Harga Cabai Rawit di Jember Melejit Jelang Ramadan, Pasokan Seret Akibat Cuaca

Dwi Sugesti Megamuslimah
Wednesday, 18 Feb 2026 18:32 WIB

RAWIT: Cabai rawit yang ada di salah satu lapak pedagang di Pasar Tanjung, Jember.
JEMBER, TADATODAYS.COM - Menjelang Ramadan 1447 H, tekanan harga bahan pokok kembali dirasakan warga Jember. Cabai rawit menjadi komoditas paling mencolok setelah harganya melonjak hingga Rp 100 ribu per kilogram dalam beberapa hari terakhir, dipicu pasokan yang menurun drastis dari tingkat petani.
Lonjakan harga itu terpantau di sejumlah pasar tradisional, termasuk Pasar Tanjung. Pedagang mengaku stok cabai yang masuk ke pasar jauh lebih sedikit dibanding hari normal.
Salah satu pedagang cabai di Pasar Tanjung, Katiyem, menyebut keterbatasan kiriman dari sentra produksi menjadi pemicu utama kenaikan harga. “Sekarang cabai susah, stok yang masuk ke pasar sedikit sekali. Biasanya ramai, tapi ini jauh berkurang,” ujarnya, Rabu (18/2/2026).
Ia menilai faktor cuaca menjadi penyebab utama terganggunya produksi cabai di tingkat petani. Intensitas hujan yang tinggi dalam beberapa waktu terakhir disebut merusak tanaman cabai dan menurunkan hasil panen secara signifikan. “Banyak cabai di petani rusak kena hujan, panennya jadi turun. Akhirnya harga ikut naik,” tambahnya.

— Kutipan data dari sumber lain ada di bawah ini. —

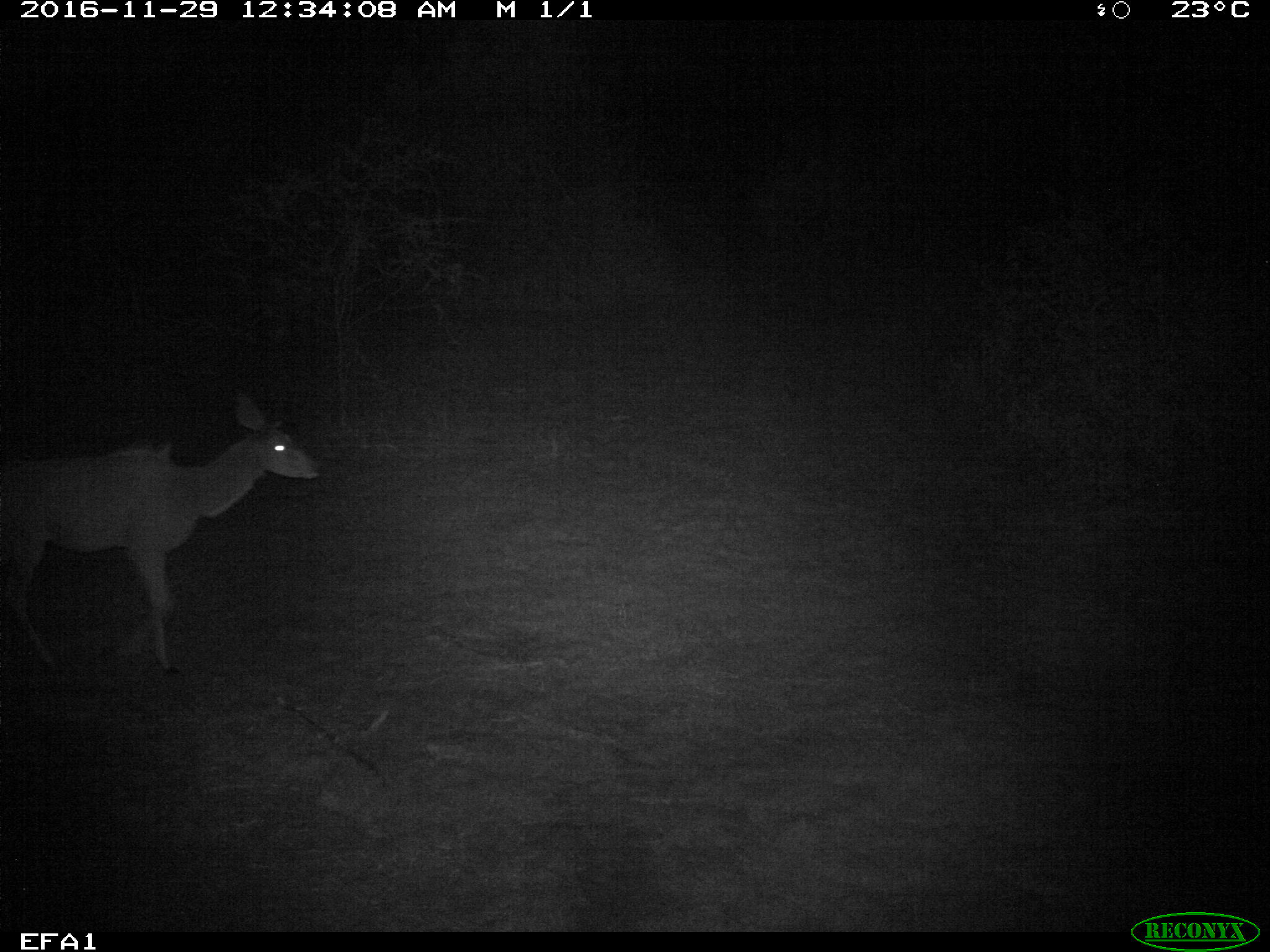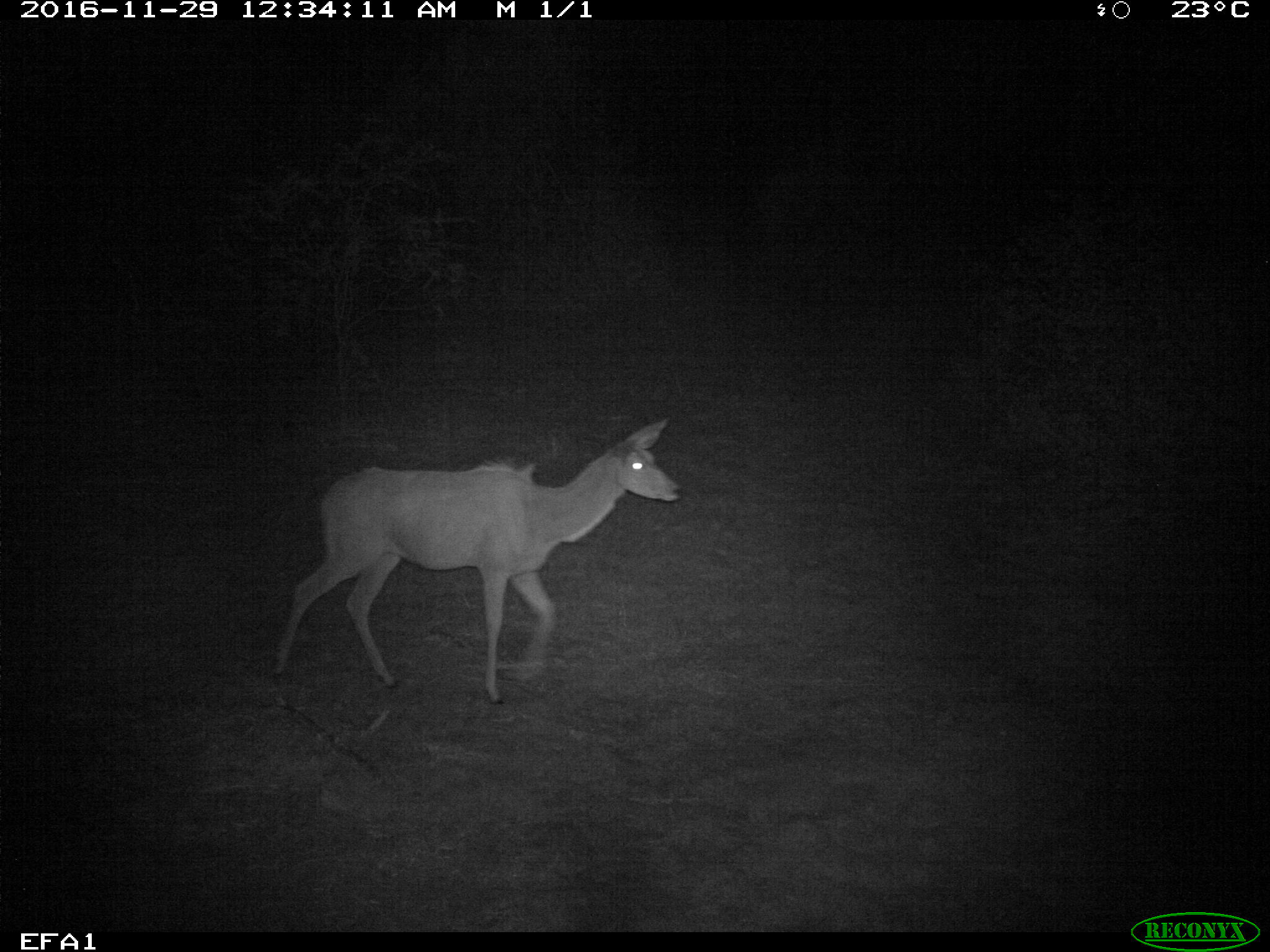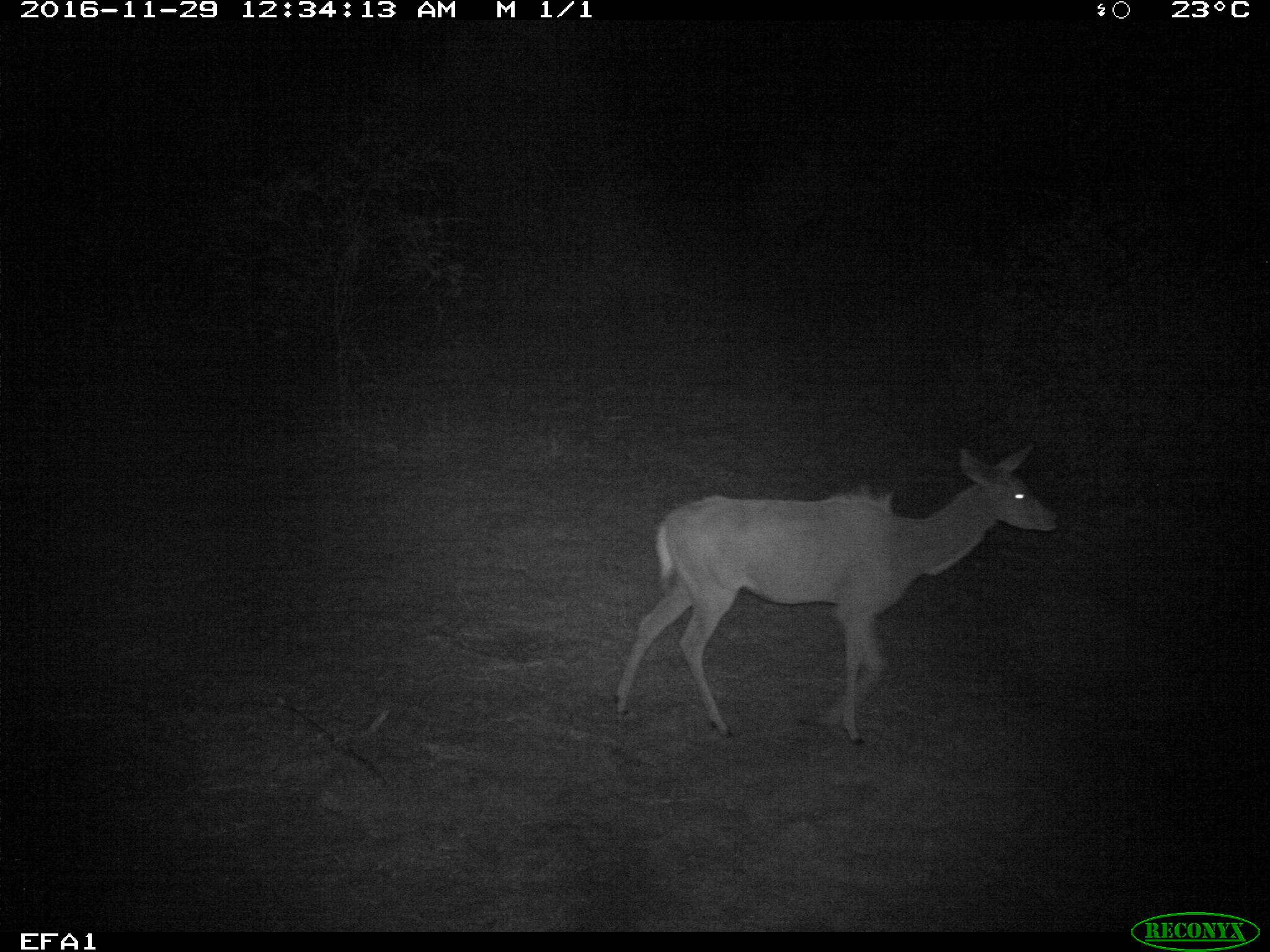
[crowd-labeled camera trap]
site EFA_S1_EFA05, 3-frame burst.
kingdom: Animalia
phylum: Chordata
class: Mammalia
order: Artiodactyla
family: Bovidae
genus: Tragelaphus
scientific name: Tragelaphus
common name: kudu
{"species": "kudu (Tragelaphus)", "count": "1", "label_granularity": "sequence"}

Kenaikan harga juga merambat ke komoditas bumbu dapur lain. Bawang merah yang sebelumnya berada di kisaran Rp 30 ribu – Rp 35 ribu per kilogram kini naik ke sekitar Rp40 ribu. Sementara tomat turut merangkak dari Rp 8 ribu menjadi Rp 10 ribu per kilogram.
Kondisi ini terasa semakin berat karena bertepatan dengan meningkatnya kebutuhan bahan masakan selama Ramadan. Permintaan yang naik tidak diimbangi dengan ketersediaan pasokan yang stabil.
Pedagang berharap kondisi cuaca segera membaik agar produksi petani kembali normal dan distribusi ke pasar kembali lancar. Di sisi lain, masyarakat dihimbau lebih bijak mengatur belanja kebutuhan dapur selama Ramadan agar pengeluaran tetap terkendali. (dsm/why)


Share to
 (lp).jpg)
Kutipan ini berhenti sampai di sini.